Rakyat pun diminta terus berkorban dengan mencicil pokok dan bunga utang luar negeri. Keuangan negara akan jauh lebih kuat jika kita bersatu memerangi mafia pajak.
Potensi penerimaan negara dari pajak masih jauh lebih besar dari sekadar jumlah yang dipatok dalam anggaran pendapatan dan belanja negara (APBN). Ada beberapa faktor yang menyebabkan potensi besar itu belum termanfaatkan. Pertama, UU perpajakan belum membidik semua obyek pajak. Kedua, kesadaran masyarakat membayar pajak belum ideal sehingga rasio pajak masih rendah. Ketiga, efektivitas peran Direktorat Jenderal Pajak Kementerian Keuangan belum maksimal. Keempat, birokrasi negara "melahirkan dan menumbuh-kembangkan" mafia pajak.
Akibatnya, hampir setiap tahun pemerintah nyaris tak pernah bisa mencapai target penerimaan pajak. Penerimaan pajak tahun lalu gagal dari target APBN-P 2010. Jumlah finalnya hanya Rp649,042 triliun atau 98,1% dari target Rp 661,4 triliun. Kegagalan mencapai target pun terjadi pada 2009, hanya Rp565,77 triliun atau 97,99 persen dari target APBN-P 2009.
Sudah menjadi pemahaman bersama bahwa pembiayaan APBN sangat bergantung pada besar kecilnya kontribusi pendapatan negara dari pajak. Peran pajak dalam pembiayaan APBN terus membesar. Porsinya kini sekitar 80 persen.

* DAFTAR TUGAS
1. Menurut dokumen tentang penerimaan pajak ini, berapa porsi pajak dalam pembiayaan APBN sekarang?
2. Ulangi bagian dokumen tentang penerimaan pajak itu tanpa perubahan, semuanya mulai dari "Sudah menjadi pemahaman" sampai ke "sekitar 80 persen.".

* DATA YANG TERSEDIA
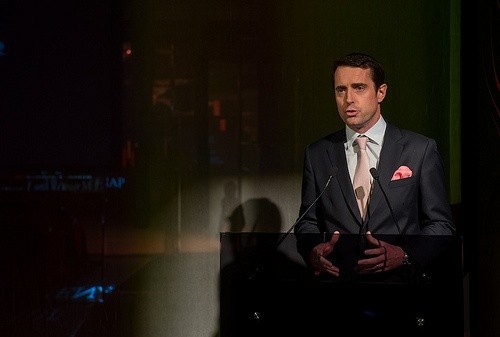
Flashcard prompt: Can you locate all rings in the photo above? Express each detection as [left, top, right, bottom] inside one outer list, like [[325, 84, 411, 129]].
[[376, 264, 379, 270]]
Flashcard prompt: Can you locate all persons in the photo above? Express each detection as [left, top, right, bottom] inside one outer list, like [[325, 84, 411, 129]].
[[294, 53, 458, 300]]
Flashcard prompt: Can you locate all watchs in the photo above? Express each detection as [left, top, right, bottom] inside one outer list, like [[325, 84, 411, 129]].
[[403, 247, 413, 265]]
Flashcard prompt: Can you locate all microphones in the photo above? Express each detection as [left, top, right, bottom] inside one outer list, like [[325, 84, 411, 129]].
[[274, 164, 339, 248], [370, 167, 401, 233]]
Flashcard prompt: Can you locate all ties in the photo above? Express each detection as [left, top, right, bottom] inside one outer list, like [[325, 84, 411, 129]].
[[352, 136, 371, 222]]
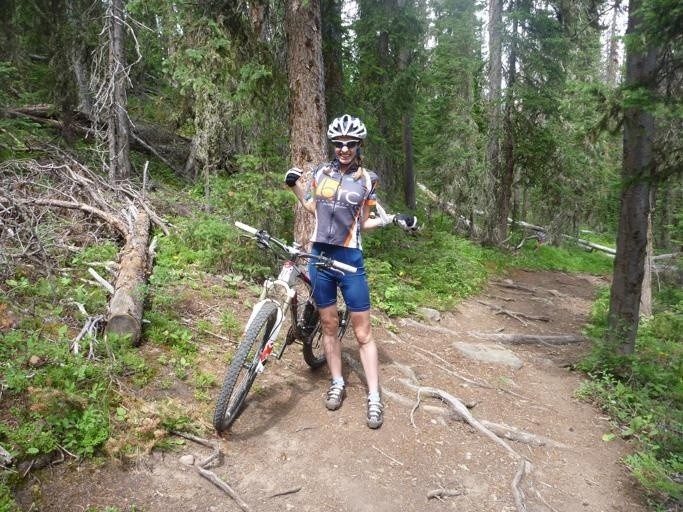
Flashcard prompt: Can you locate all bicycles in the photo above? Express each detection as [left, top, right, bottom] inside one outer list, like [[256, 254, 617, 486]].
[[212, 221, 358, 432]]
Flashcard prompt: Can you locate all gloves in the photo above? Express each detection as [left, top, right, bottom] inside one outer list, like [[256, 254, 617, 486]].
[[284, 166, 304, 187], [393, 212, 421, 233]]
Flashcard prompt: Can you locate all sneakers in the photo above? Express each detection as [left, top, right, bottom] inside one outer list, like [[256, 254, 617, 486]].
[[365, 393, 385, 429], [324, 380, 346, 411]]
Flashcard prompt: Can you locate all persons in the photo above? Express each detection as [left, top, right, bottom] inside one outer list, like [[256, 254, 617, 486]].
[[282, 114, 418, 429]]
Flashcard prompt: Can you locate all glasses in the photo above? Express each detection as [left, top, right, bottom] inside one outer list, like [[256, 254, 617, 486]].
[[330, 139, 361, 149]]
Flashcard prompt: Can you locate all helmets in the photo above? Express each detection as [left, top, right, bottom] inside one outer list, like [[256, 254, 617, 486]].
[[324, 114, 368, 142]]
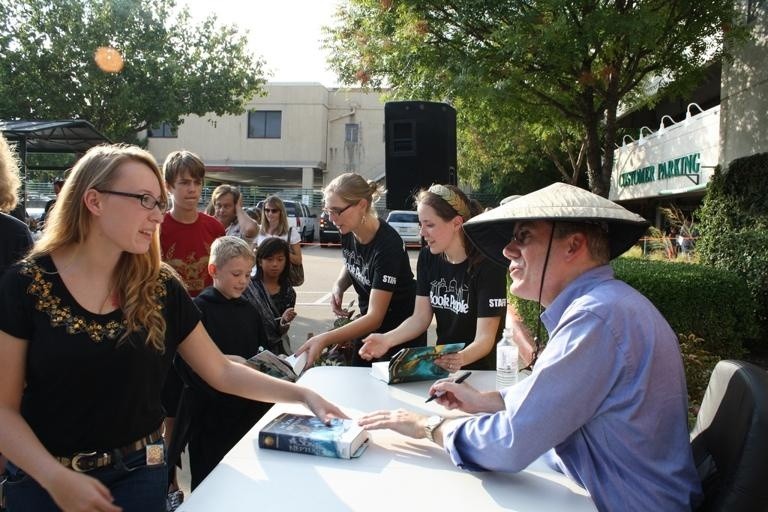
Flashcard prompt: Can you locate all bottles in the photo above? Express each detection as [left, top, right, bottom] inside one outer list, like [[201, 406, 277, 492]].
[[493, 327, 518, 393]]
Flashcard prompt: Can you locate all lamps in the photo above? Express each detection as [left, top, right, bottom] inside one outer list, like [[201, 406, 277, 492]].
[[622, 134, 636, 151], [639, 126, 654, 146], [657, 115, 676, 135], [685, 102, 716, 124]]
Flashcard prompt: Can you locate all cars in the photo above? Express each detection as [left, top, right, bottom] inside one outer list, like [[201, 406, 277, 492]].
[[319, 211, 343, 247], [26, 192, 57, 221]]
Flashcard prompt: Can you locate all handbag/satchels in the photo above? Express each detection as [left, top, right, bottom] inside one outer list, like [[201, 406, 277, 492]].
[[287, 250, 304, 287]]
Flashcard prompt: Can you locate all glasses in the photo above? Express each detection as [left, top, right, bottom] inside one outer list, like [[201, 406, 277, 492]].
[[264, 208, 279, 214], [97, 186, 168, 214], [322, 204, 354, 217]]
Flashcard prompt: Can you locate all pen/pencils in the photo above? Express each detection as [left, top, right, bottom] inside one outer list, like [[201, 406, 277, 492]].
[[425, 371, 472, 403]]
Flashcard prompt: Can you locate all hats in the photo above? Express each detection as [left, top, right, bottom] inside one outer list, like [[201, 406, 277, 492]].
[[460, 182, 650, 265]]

* PENYELESAIAN SOAL
1. Sekitar 80 persen.

2.
Sudah menjadi pemahaman bersama bahwa pembiayaan APBN sangat bergantung pada besar kecilnya kontribusi pendapatan negara dari pajak. Peran pajak dalam pembiayaan APBN terus membesar. Porsinya kini sekitar 80 persen.